St Angelo's Chapel is a Baroque 17th-century Roman Catholic church in Żejtun, Malta.

==History==
The chapel was built and founded in 1670 through the initiatives of Gregorio Bonnici, a nobleman who was a main benefactor for the building of the parish church of St Catherine. Plans for the building of the church are attributed to Lorenzo Gafà. On 4 April 1765, the chapel was declared an abbey church and confirmed as such by the Bishop of Malta Lorenzo D'Astiria on 24 April of the same year. The founder, Gregorio Bonnici, decreed that the deeds and ownership of the church be passed on to the first-born of his successors. His nephew Reverend Mario Testaferrata became the first abbot. When the church was built, it had a dome and a Barrel vault however around 1840 one of the side walls started to crumble. Consequently, in 1843, the dome was demolished and the roof and facade restored. Nowadays the church is still owned by the family Testaferrata-Bonnici.

[Collected data entries]
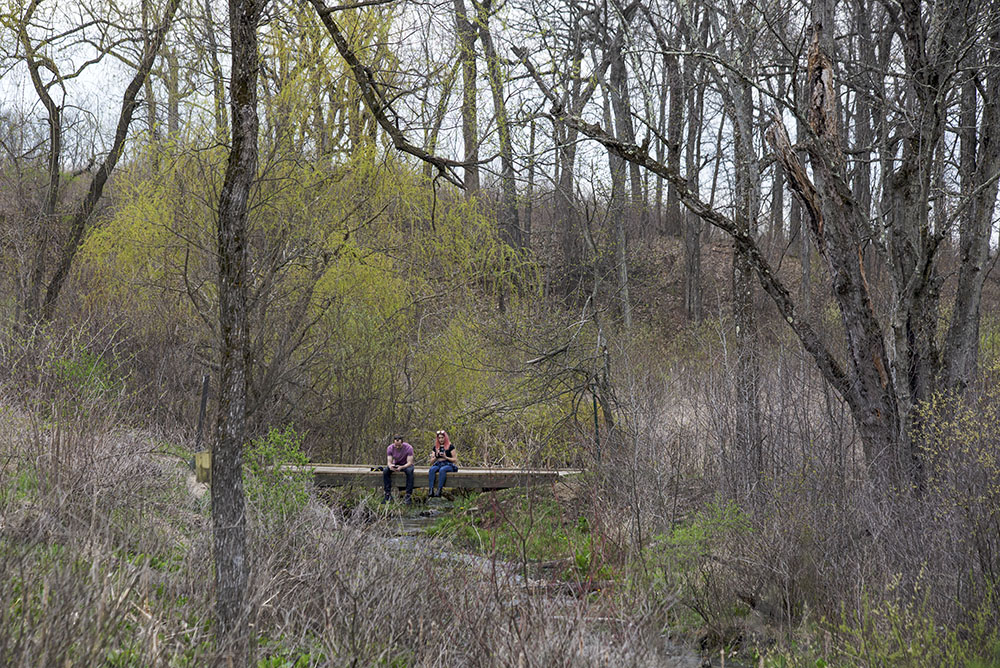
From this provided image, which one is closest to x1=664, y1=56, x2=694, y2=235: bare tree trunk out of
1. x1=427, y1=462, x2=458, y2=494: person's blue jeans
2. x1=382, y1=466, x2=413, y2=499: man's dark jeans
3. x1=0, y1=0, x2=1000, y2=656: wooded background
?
x1=0, y1=0, x2=1000, y2=656: wooded background

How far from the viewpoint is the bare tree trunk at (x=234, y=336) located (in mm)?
4594

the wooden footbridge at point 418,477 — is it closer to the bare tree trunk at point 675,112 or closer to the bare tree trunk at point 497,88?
the bare tree trunk at point 497,88

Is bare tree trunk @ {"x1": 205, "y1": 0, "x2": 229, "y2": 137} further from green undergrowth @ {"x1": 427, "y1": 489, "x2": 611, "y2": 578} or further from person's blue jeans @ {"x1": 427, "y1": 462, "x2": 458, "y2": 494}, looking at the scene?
green undergrowth @ {"x1": 427, "y1": 489, "x2": 611, "y2": 578}

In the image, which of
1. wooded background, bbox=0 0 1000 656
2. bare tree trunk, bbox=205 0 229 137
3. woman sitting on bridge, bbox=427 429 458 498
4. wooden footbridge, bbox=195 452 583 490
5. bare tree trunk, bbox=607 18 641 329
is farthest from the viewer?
bare tree trunk, bbox=607 18 641 329

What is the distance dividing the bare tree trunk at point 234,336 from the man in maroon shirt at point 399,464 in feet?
25.6

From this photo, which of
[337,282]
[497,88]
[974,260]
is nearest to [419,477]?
[337,282]

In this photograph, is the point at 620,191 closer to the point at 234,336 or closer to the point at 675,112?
the point at 675,112

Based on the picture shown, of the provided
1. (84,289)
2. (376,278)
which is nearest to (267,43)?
(376,278)

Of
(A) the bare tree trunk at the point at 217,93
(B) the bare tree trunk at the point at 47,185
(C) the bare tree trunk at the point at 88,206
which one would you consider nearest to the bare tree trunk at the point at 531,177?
(A) the bare tree trunk at the point at 217,93

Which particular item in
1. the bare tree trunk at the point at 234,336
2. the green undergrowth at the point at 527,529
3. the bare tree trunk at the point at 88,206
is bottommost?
the green undergrowth at the point at 527,529

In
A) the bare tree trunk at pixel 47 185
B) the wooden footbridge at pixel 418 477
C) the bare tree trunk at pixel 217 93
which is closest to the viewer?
the bare tree trunk at pixel 217 93

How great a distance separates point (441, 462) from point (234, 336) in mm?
8643

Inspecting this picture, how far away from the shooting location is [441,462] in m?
13.0

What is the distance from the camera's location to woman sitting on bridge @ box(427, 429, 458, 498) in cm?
1282
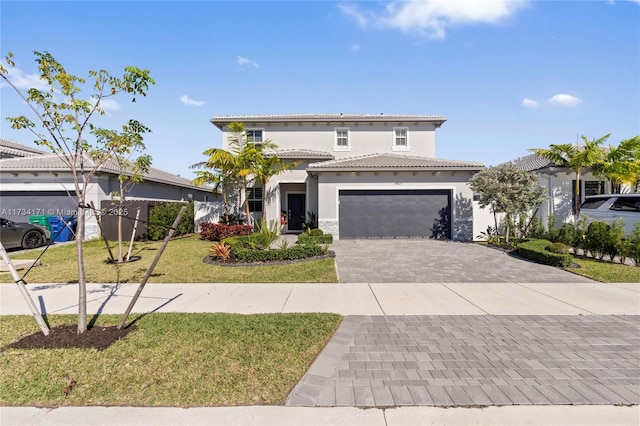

**Requirement:** Can you continue the history of St Angelo's Chapel in Żejtun from the point where it stops? These entries were gathered from a different source than the text about St Angelo's Chapel.

**The answer:**
==Interior==
The chapel includes some notable and priceless works of art by Giuseppe D'Arena. There are 3 altars, one high altar and two side ones. The high altar is decorated with two columns on each side adoring the painting of St Angelo.

There are a number of graves in the church, belonging to members of the Testaferrata-Bonnici family, amongst them the grave of the founder himself, Gregorio Bonnici.